Reproduce, character for character, the stretch from the line containing "At what distance" through the end of the rows below.

== RECORDS FOR THE EXERCISE ==
****
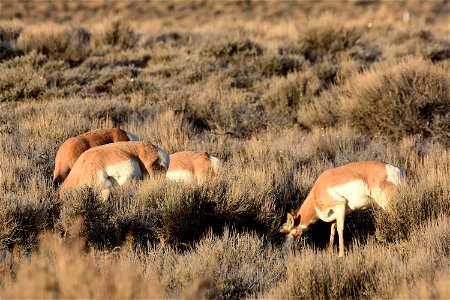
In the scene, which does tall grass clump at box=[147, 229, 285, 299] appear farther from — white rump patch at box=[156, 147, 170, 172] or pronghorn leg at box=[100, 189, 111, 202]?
white rump patch at box=[156, 147, 170, 172]

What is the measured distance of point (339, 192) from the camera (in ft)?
23.8

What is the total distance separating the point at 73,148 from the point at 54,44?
1023cm

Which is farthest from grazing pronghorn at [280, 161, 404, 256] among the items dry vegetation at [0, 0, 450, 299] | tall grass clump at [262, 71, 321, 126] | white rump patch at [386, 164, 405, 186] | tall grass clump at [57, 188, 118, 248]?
tall grass clump at [262, 71, 321, 126]

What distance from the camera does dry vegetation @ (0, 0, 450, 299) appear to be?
17.5 feet

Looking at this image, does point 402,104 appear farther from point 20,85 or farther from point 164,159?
point 20,85

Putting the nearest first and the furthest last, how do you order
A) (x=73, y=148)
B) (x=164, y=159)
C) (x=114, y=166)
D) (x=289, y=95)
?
(x=114, y=166)
(x=164, y=159)
(x=73, y=148)
(x=289, y=95)

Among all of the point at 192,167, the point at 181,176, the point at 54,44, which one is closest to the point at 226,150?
the point at 192,167

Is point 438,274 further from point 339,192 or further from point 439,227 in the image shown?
point 339,192

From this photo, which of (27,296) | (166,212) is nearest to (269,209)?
(166,212)

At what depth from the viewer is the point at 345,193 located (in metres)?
7.26

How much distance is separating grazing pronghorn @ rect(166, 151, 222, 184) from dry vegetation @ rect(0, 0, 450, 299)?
0.31m

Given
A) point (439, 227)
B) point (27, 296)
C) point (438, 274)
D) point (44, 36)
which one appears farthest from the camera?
point (44, 36)

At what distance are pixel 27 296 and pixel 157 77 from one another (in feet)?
41.1

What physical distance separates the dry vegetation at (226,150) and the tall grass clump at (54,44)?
****
== RESULT OF THE TASK ==
At what distance are pixel 27 296 and pixel 157 77 from one another (in feet)?
41.1

What physical distance separates the dry vegetation at (226,150) and the tall grass clump at (54,44)?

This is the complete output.